● **Aim of the exercise**:
Lines below that include "site" are the answer; copy each one.

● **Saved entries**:

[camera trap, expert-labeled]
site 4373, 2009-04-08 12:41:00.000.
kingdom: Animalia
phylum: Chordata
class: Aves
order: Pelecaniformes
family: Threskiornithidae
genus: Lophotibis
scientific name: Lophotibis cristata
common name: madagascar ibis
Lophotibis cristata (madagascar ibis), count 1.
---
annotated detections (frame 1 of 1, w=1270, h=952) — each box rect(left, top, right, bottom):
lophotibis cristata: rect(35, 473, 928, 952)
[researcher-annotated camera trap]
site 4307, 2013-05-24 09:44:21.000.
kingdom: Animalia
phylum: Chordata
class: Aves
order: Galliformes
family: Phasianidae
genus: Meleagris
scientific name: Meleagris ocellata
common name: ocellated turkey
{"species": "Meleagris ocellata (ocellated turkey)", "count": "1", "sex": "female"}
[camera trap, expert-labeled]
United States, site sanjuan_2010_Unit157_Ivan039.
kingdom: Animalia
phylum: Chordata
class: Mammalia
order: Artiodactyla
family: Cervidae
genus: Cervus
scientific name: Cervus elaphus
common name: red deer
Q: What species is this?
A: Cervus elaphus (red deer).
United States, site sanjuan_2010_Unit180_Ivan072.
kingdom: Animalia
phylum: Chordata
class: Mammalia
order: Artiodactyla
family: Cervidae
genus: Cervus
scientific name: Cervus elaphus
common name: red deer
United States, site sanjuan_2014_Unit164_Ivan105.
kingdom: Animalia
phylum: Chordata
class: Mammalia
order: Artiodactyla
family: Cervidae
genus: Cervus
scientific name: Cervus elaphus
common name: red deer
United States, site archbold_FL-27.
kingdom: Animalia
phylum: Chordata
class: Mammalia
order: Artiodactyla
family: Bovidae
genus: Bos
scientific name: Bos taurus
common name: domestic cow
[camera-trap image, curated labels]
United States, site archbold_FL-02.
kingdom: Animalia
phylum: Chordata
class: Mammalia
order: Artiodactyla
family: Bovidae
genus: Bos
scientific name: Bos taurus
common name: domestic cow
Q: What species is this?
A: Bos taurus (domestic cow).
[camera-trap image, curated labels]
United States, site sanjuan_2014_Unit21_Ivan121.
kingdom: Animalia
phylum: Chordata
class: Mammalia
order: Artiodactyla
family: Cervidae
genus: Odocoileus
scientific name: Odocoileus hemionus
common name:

● **Result for this exercise**:
site 4373, 2009-04-08 12:41:00.000.
site 4307, 2013-05-24 09:44:21.000.
United States, site sanjuan_2010_Unit157_Ivan039.
United States, site sanjuan_2010_Unit180_Ivan072.
United States, site sanjuan_2014_Unit164_Ivan105.
United States, site archbold_FL-27.
United States, site archbold_FL-02.
United States, site sanjuan_2014_Unit21_Ivan121.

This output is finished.